Career · The Writing Business

Screenwriting Agents and Managers

What agents and managers can actually do, when representation helps and how to look for a relationship that fits.

17 min lesson 8 of 8 in this field guide

01 / The idea

What is the difference between a screenwriting agent and manager?

Practices vary by territory and company, but managers often focus on development and long-term positioning, while agents traditionally negotiate and seek work. Lawyers may handle contracts; producers develop projects. Ask each person how they actually work.

The business side can feel strangely personal because the thing being ignored or rejected is something you made. Try to keep the work human, the approach professional and any one response in proportion.

02 / What to remember

Three things worth holding onto

There is no magic wording that makes somebody reply. Good outreach is quieter than that: the right person, a real reason for contacting them and a clear invitation they can comfortably accept or decline.

01

Representation amplifies momentum

A strong sample, distinctive voice, relationships and evidence of work make a writer easier to represent than potential alone.

02

Fit includes communication

Taste, strategy, response habits, conflicts and expectations matter as much as a famous client list.

03

No legitimate representative needs desperation

Research commissions, agreements and local rules. Be cautious of large upfront fees, guaranteed sales or pressure to buy affiliated services.

03 / On the page

Try it this way

Move slowly enough to be specific. Ten thoughtful approaches will teach you more—and usually travel further—than a hundred messages that could have been sent to anyone.

  1. 1

    Prepare the portfolio

    Have at least one outstanding sample and a coherent answer about what else you write.

  2. 2

    Create warm context where possible

    Referrals, labs, placements, produced work and genuine professional relationships can increase trust.

  3. 3

    Query selectively

    Approach representatives whose clients, tastes and current needs plausibly match your work.

  4. 4

    Interview both ways

    Ask about development process, submission strategy, communication, term, commission and what happens if the relationship ends.

04 / Trouble spots

If this feels familiar, take another look

The writer seeks representation before finishing a strong sample.

Every manager is assumed to perform the same role.

A contract is signed without independent review.

Representation is treated as a substitute for continued writing and networking.

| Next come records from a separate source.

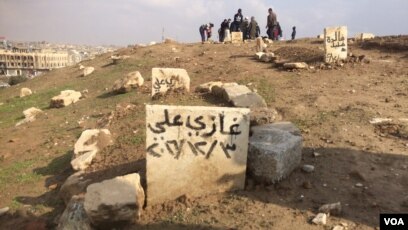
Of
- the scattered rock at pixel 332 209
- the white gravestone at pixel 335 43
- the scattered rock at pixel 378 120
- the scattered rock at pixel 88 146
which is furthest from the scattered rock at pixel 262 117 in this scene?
the white gravestone at pixel 335 43

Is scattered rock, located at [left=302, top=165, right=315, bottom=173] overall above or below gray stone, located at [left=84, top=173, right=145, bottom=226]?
above

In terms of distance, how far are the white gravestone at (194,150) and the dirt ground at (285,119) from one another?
0.56 ft

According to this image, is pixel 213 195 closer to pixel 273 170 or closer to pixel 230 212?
pixel 230 212

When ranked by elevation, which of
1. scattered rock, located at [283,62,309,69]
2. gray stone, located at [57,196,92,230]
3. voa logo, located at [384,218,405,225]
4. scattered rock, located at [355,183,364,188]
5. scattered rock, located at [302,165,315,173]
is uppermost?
scattered rock, located at [283,62,309,69]

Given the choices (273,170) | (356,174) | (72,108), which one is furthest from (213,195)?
(72,108)

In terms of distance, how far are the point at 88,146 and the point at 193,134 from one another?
123 inches

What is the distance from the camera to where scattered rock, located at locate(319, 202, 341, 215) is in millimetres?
4188

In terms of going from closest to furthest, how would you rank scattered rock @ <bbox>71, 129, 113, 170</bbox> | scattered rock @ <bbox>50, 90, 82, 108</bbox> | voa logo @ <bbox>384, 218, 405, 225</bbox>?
1. voa logo @ <bbox>384, 218, 405, 225</bbox>
2. scattered rock @ <bbox>71, 129, 113, 170</bbox>
3. scattered rock @ <bbox>50, 90, 82, 108</bbox>

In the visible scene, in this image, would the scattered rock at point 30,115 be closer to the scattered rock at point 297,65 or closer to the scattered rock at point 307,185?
the scattered rock at point 297,65

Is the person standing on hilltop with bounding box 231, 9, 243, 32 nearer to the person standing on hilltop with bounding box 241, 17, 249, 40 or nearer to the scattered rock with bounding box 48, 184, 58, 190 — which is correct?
the person standing on hilltop with bounding box 241, 17, 249, 40

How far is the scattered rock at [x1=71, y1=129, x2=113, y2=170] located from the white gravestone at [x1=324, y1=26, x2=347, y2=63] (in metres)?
6.42

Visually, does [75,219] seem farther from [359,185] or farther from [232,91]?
[232,91]

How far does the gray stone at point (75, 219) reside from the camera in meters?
4.50

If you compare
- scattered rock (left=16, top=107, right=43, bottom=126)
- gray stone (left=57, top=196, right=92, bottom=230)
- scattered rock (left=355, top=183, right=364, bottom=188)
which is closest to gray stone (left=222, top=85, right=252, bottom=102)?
scattered rock (left=355, top=183, right=364, bottom=188)
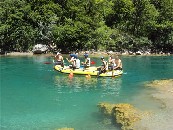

Don't treat this list as a scorecard. Every draft has a few of these. Pick the one causing the most trouble, find the earliest place it appears and work forward from there.

05 / Have a go

Try this on your script

Write a one-page career snapshot: your strongest sample, next two projects, professional evidence and the specific help representation would add. Use it to judge readiness and fit.

Ten honest minutes is enough to learn something

A couple of questions writers ask

What is the difference between a screenwriting agent and manager?

Practices vary by territory and company, but managers often focus on development and long-term positioning, while agents traditionally negotiate and seek work. Lawyers may handle contracts; producers develop projects. Ask each person how they actually work.

How can I practise screenwriting agents and managers?

Write a one-page career snapshot: your strongest sample, next two projects, professional evidence and the specific help representation would add. Use it to judge readiness and fit.